Exercise task A — Rewrite the records starting at the line that contains "How far from" and ending at the line that contains "8.63 meters", replacing "woman's hand" with "woman's palm" and keeping everything else the same.

═════ Quoted passage ═════

GNU bug report logs - #34862
27.0.50; Trying to update pinyin.map

Package: emacs;

Reported by: Eric Abrahamsen <eric <at> ericabrahamsen.net>

Date: Thu, 14 Mar 2019 21:52:01 UTC

Severity: wishlist

Found in version 27.0.50

Message #11 received at 34862 <at> debbugs.gnu.org (full text, mbox):

From: Eric Abrahamsen <eric <at> ericabrahamsen.net>
To: Eli Zaretskii <eliz <at> gnu.org>
Cc: 34862 <at> debbugs.gnu.org
Subject: Re: bug#34862: 27.0.50; Trying to update pinyin.map
Date: Thu, 14 Mar 2019 22:58:14 -0700

On 03/15/19 07:03 AM, Eli Zaretskii wrote:
>> From: Eric Abrahamsen <eric <at> ericabrahamsen.net>
>> Date: Thu, 14 Mar 2019 14:49:51 -0700
>> 
>> 
>> As discussed in bug#34215, I'm trying to update the
>> romanization-to-Chinese-character mapping in the
>> file ./leim/MISC-DIC/pinyin.map to use the more complete mapping
>> provided by the Google pinyin input method, licensed under Apache 2.0.

═════ Records provided ═════

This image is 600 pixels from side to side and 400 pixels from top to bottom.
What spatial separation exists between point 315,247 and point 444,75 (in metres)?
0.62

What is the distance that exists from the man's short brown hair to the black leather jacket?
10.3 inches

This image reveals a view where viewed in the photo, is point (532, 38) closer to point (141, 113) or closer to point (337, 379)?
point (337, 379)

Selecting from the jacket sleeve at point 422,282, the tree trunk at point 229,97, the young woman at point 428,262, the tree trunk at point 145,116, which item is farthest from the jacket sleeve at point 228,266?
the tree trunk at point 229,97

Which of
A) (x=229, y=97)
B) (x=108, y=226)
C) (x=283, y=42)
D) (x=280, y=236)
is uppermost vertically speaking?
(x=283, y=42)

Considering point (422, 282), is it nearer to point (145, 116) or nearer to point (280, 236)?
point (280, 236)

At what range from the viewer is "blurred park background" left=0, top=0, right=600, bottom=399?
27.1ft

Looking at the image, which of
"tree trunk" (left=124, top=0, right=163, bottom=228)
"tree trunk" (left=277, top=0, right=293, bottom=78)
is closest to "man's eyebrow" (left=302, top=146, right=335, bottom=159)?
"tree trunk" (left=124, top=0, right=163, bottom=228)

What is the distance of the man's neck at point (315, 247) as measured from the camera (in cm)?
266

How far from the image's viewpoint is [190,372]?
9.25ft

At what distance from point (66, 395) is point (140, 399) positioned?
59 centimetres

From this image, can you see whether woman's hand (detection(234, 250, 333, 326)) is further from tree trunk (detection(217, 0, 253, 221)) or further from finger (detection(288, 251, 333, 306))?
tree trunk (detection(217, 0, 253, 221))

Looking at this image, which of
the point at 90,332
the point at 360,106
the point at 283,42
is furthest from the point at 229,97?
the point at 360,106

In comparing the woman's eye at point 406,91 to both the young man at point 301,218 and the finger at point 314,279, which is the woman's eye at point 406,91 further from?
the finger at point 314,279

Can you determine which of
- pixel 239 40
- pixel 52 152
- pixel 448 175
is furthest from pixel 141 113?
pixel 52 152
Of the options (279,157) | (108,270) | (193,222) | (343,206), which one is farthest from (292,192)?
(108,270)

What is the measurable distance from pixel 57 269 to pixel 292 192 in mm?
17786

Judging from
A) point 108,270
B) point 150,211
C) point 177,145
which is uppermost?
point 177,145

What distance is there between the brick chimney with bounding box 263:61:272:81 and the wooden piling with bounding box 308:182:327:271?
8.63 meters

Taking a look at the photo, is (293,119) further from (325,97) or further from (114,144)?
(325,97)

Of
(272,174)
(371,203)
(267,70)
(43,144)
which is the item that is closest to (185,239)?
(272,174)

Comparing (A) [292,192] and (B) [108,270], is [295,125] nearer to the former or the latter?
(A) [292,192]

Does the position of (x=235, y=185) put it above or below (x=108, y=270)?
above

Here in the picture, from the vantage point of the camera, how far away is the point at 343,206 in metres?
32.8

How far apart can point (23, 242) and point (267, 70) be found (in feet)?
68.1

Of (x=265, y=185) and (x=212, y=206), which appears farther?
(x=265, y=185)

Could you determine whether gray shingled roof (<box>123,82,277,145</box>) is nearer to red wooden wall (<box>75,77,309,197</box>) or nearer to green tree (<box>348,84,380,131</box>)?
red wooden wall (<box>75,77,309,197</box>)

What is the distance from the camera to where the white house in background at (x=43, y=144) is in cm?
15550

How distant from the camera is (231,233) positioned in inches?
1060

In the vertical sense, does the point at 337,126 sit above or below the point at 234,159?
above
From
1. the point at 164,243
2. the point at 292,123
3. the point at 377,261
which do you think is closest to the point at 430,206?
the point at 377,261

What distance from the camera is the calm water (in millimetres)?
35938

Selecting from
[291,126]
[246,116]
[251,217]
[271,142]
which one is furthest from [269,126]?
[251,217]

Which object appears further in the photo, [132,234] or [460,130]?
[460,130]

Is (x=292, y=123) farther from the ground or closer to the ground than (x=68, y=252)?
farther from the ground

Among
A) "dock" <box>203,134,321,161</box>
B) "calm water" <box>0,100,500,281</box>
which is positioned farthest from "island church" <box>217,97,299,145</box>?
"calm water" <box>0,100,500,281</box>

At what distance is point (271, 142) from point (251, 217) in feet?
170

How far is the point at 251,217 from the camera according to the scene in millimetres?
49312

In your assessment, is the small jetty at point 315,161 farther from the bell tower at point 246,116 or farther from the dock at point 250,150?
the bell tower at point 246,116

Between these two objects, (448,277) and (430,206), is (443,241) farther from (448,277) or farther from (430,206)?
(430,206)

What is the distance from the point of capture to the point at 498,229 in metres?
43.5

═════

Exercise task B — According to the bug report, why does the reporter want to base the pinyin.map file on the mapping from the Google pinyin input method?

Correct result A —
How far from the image's viewpoint is [190,372]?
9.25ft

At what distance from point (66, 395) is point (140, 399) positioned?
59 centimetres

From this image, can you see whether woman's palm (detection(234, 250, 333, 326)) is further from tree trunk (detection(217, 0, 253, 221)) or further from finger (detection(288, 251, 333, 306))?
tree trunk (detection(217, 0, 253, 221))

Looking at this image, which of
the point at 90,332
the point at 360,106
the point at 283,42
is furthest from the point at 229,97?
the point at 360,106

In comparing the woman's eye at point 406,91 to both the young man at point 301,218 and the finger at point 314,279, which is the woman's eye at point 406,91 further from?
the finger at point 314,279

Can you determine which of
- pixel 239 40
- pixel 52 152
- pixel 448 175
is furthest from pixel 141 113?
pixel 52 152
Of the options (279,157) | (108,270) | (193,222) | (343,206), which one is farthest from (292,192)?
(108,270)

What is the measurable distance from pixel 57 269 to pixel 292 192 in mm?
17786

Judging from
A) point 108,270
B) point 150,211
C) point 177,145
which is uppermost?
point 177,145

What distance is there between the brick chimney with bounding box 263:61:272:81 and the wooden piling with bounding box 308:182:327:271?
8.63 meters

Correct result B — The reporter describes the Google pinyin input method's romanization-to-Chinese-character mapping as the more complete one. For that reason, the reporter wants to update ./leim/MISC-DIC/pinyin.map to use it.